**Texte à lire**

Que faut-il faire de Winnie ?

Icône de la lutte antiapartheid, populaire dans les quartiers pauvres, l’ex-épouse de Nelson Mandela, qui agace la nomenklatura, a été condamnée à cinq ans de prison, dont un avec sursis.

Publié le 5 mai 2003 Lecture : 6 minutes.

Faut-il, après l’avoir adorée, « brûler » Winnie Madikizela-Mandela ? Avec ses ardoises auprès des banques, ses démêlés avec le fisc, ses ennuis à répétition avec la justice, son absentéisme rédhibitoire au Parlement, ses « caprices » de diva et sa vie dissolue, l’ex-épouse de Nelson Mandela alimente depuis plusieurs années la chronique mondaine (et judiciaire). Sa condamnation, le 25 avril, à cinq ans de prison, dont un avec sursis, écorne un peu plus l’image de l’héroïne de la lutte antiapartheid, qui pourrait, si son appel est rejeté, passer huit mois en prison et le reste de sa peine à faire des travaux d’intérêt public.
Au terme d’un procès qui s’est étiré sur neuf mois, la Cour régionale de Pretoria l’a reconnue coupable de quarante-trois chefs d’inculpation distincts pour fraude et de vingt-cinq pour vol. Son coaccusé, un courtier du nom d’Addy Moolman, un métis originaire du Cap, poursuivi pour des faits similaires, écope, lui, de sept ans de prison, dont deux avec sursis. Tous deux étaient jugés pour avoir frauduleusement obtenu des prêts bancaires d’un montant total de 1 million de rands (environ 140 000 dollars) en faveur d’employés fictifs de la Ligue des femmes du Congrès national africain (ANC) présidée par Winnie Madikizela-Mandela. Ils étaient également accusés d’avoir délesté de pauvres femmes noires de leurs maigres ressources contre l’engagement – jamais respecté – d’assurer les funérailles de leurs proches…
Pour sa défense, l’ex-épouse Mandela a mis son action sur le compte de la « philanthropie », s’attirant cette remarque ironique de Peet Johnson, le président (blanc) de la Cour : « En somme, vous avez, comme Robin des Bois, pris à ceux qui ont pour donner à ceux qui n’ont pas ! » « Seul un idiot minimiserait le rôle que vous avez joué dans l’histoire de ce pays, a, par ailleurs, convenu le magistrat en commentant la sentence. Vous avez passé maintes années aux côtés du plus grand homme d’État des temps modernes et, sans aucun doute, vous avez joué un rôle important dans la lutte de libération, mais, à un moment donné, quelque chose a mal tourné. Votre conduite est inacceptable. Nous sommes tous égaux devant la loi. »
Comme si cela ne suffisait pas, Winnie Madikizela-Mandela devait apprendre, dans la foulée, le rejet du recours qu’elle avait introduit devant la Haute Cour du Cap contre une décision prise par le Parlement de lui infliger publiquement un blâme. En effet, à en croire le Comité d’éthique de la Chambre, elle aurait, pendant plusieurs années, volontairement omis de déclarer, comme la loi l’y oblige, le montant des dons reçus au nom du Musée familial Winnie-Mandela. Pour cela, le Comité avait prévu de lui infliger un avertissement ainsi qu’une amende de 12 500 rands représentant la moitié de ses indemnités mensuelles de députée. Une première dans les annales de la vie parlementaire sud-africaine !

**Liste des données**
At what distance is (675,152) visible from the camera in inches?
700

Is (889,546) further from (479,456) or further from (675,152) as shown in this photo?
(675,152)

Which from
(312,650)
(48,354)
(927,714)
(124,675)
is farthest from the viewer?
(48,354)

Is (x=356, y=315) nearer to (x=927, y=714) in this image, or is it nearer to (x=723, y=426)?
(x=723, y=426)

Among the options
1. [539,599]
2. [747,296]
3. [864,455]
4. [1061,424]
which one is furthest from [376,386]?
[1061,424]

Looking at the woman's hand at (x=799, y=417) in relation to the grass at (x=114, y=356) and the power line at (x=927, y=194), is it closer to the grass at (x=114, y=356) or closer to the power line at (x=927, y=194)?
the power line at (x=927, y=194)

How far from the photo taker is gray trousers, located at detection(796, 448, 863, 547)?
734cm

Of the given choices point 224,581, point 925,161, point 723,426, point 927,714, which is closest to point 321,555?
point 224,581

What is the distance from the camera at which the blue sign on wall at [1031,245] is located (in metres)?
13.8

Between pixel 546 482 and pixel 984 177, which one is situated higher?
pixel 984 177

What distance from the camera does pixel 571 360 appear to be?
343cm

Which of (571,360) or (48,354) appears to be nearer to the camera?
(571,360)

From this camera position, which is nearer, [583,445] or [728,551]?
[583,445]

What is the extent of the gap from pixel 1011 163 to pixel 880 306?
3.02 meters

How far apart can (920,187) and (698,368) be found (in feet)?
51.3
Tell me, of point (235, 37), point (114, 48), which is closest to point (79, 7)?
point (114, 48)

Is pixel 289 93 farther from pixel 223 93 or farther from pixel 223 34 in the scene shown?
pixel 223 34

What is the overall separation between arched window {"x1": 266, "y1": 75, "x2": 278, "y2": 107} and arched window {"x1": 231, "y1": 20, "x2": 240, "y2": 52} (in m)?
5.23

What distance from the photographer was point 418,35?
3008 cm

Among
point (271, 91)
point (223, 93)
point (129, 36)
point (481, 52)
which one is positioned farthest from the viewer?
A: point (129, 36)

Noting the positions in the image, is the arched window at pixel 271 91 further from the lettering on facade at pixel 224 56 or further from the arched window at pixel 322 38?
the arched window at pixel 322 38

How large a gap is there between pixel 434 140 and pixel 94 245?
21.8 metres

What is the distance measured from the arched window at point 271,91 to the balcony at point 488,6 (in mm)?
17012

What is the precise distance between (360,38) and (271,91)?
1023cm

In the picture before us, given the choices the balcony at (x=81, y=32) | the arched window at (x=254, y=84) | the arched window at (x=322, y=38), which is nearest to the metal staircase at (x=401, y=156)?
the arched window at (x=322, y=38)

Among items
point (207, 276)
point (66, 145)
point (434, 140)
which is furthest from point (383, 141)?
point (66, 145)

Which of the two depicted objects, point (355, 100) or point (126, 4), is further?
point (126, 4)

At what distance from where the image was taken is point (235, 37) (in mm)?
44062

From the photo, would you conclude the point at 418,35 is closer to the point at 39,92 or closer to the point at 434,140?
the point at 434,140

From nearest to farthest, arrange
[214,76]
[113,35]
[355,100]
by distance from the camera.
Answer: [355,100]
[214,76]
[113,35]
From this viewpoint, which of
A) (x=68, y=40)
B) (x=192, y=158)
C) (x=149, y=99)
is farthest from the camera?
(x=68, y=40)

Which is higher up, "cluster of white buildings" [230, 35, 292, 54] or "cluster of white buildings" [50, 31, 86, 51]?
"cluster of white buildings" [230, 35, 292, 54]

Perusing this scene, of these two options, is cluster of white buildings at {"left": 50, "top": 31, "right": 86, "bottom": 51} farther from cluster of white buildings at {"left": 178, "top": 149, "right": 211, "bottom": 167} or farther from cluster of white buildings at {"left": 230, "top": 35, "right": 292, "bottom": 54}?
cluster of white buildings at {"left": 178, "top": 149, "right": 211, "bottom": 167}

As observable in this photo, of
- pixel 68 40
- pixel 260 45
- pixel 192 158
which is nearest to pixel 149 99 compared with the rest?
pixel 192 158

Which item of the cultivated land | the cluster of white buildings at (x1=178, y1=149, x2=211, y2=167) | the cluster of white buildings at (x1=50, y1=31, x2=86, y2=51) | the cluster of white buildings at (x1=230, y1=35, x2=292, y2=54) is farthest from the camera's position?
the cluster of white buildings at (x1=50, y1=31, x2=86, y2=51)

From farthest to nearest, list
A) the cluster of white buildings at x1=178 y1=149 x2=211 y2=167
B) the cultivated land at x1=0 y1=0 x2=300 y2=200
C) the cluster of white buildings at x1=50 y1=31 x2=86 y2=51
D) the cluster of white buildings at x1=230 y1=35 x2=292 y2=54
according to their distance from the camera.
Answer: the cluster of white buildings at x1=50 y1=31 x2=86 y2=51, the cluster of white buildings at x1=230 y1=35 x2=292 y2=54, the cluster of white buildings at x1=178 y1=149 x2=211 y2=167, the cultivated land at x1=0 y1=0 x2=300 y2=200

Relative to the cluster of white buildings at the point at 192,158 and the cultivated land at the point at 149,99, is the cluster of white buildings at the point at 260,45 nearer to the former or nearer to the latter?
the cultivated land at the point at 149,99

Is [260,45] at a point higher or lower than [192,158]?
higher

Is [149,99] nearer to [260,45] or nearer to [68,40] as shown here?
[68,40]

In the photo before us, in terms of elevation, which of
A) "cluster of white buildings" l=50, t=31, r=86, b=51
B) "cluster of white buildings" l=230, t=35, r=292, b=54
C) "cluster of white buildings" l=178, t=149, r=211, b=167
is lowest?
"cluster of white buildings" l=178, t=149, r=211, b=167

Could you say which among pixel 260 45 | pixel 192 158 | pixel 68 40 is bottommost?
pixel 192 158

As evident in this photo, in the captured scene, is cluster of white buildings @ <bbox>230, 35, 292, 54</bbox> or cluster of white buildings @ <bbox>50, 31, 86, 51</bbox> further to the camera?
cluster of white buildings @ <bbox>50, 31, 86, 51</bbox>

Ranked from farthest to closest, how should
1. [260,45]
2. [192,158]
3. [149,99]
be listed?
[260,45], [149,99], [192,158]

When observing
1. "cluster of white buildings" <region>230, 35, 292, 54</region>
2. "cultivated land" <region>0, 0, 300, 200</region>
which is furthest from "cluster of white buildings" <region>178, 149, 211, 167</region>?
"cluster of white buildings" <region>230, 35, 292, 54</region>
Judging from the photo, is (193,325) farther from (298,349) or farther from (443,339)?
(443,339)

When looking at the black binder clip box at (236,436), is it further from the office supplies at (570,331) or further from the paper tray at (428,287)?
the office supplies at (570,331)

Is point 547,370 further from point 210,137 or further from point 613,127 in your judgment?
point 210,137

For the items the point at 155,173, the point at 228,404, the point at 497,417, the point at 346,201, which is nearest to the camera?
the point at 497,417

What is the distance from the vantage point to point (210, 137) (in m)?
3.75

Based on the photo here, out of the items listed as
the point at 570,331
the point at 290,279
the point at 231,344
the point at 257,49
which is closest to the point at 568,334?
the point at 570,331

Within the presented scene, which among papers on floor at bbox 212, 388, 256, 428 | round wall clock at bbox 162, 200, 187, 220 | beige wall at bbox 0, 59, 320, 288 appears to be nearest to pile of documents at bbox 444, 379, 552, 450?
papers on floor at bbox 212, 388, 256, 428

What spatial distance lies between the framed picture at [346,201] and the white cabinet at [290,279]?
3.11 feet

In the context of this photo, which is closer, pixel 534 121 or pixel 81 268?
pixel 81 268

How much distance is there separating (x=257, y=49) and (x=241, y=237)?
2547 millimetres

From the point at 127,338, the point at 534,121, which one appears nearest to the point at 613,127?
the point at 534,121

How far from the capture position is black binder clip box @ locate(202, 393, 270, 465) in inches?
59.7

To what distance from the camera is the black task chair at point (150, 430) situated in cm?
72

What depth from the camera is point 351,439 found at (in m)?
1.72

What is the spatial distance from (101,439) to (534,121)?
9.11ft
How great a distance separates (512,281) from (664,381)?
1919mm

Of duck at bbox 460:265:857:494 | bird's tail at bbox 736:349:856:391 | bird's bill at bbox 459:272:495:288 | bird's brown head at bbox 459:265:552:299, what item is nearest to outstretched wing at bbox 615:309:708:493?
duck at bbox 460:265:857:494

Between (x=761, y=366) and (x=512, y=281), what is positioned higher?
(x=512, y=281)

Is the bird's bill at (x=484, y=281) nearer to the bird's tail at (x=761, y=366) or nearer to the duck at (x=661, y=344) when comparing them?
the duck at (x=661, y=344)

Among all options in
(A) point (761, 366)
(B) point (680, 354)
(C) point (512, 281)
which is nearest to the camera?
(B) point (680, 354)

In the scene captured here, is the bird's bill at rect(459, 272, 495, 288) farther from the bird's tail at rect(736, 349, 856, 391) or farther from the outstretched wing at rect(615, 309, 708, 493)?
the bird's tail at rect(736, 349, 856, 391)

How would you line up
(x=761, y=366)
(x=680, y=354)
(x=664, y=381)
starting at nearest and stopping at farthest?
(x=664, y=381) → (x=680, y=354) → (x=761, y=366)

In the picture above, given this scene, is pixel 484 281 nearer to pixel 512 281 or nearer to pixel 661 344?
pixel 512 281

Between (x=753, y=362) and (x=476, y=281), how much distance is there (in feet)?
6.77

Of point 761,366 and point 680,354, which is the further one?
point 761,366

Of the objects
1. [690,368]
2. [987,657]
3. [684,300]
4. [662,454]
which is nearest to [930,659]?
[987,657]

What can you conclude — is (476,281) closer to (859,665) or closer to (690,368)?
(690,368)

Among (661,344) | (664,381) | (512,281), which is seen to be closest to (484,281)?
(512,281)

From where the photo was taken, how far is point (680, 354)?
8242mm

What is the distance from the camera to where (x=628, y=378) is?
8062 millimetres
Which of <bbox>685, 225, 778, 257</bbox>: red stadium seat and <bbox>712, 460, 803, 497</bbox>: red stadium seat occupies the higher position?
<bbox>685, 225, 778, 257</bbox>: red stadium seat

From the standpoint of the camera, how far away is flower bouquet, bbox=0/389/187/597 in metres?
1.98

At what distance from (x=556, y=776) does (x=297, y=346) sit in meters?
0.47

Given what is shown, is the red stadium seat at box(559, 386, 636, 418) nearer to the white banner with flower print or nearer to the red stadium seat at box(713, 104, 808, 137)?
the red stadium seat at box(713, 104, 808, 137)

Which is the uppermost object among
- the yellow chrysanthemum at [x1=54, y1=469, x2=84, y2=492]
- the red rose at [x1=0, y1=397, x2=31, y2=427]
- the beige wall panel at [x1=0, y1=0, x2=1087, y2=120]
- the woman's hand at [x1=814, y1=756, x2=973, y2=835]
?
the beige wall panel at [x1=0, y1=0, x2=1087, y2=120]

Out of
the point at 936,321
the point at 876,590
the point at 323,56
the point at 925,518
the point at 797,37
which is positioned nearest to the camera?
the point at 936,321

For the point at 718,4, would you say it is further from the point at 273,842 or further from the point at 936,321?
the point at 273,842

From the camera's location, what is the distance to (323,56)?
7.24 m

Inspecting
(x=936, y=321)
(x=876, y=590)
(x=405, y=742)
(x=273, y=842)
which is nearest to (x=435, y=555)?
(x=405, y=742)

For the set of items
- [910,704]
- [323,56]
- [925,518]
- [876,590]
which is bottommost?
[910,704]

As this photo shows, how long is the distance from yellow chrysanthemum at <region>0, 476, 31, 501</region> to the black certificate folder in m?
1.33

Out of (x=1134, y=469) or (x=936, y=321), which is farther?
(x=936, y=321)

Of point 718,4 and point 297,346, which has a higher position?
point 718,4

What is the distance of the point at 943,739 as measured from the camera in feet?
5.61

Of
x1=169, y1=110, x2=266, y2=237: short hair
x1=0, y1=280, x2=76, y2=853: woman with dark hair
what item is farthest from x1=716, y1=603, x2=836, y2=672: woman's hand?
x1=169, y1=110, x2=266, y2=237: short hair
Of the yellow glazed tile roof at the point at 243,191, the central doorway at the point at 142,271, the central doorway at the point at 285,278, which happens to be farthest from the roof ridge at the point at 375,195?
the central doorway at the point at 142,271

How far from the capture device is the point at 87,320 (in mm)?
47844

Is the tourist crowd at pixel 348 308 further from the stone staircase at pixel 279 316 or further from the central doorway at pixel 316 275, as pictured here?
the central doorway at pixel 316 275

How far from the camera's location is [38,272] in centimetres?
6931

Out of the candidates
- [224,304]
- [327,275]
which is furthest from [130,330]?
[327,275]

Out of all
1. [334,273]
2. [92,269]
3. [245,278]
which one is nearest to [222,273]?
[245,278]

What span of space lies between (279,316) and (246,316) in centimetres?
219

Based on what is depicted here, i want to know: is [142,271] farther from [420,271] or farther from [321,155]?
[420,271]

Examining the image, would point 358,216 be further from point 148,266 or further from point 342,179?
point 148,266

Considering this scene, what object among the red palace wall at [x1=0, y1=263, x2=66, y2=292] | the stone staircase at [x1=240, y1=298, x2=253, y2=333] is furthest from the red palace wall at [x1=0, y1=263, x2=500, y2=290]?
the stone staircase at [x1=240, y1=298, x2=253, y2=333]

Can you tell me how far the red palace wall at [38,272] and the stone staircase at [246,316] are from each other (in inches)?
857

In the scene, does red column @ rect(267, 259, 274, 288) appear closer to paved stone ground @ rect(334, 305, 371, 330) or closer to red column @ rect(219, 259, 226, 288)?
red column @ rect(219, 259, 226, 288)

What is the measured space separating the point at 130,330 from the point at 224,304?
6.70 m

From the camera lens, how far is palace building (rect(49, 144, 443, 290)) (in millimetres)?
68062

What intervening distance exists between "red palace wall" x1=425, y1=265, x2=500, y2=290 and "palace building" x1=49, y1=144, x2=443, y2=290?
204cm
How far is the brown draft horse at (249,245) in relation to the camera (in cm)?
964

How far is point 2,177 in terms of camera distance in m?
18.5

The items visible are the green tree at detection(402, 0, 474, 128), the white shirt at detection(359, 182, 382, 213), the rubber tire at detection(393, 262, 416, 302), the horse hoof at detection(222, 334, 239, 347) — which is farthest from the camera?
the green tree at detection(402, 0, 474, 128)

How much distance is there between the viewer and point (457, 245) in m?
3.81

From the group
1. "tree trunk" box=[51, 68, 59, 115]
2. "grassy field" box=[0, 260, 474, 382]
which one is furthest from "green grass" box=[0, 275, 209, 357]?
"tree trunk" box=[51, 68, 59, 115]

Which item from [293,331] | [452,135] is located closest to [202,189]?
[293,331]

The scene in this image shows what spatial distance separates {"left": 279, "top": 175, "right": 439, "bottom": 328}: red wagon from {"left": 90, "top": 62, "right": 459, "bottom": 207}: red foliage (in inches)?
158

**Consigne à suivre**
Pourriez-vous reprendre l'article sur la condamnation de Winnie Madikizela-Mandela juste après sa dernière phrase et en rédiger la suite ?

**En réponse**
Winnie Madikizela-Mandela avait porté l’affaire devant la justice, qui a finalement avalisé la procédure entamée par les parlementaires. Ces derniers n’apprécient guère, il est vrai, l’absentéisme chronique d’une collègue qui, lors de la session en 2002, n’est venue que quatre jours – sur soixante-seize ! – dans l’Hémicycle. « Il est difficile de partager les bancs du Parlement avec des politiciens qui ont du sang des enfants de Soweto sur les mains », s’est défendue Winnie Madikizela-Mandela. Avant d’annoncer sa démission de toutes ses charges politiques, à savoir de la présidence de la Ligue des femmes de l’ANC, du Comité exécutif du vieux parti nationaliste, et, bien entendu, de son mandat de députée.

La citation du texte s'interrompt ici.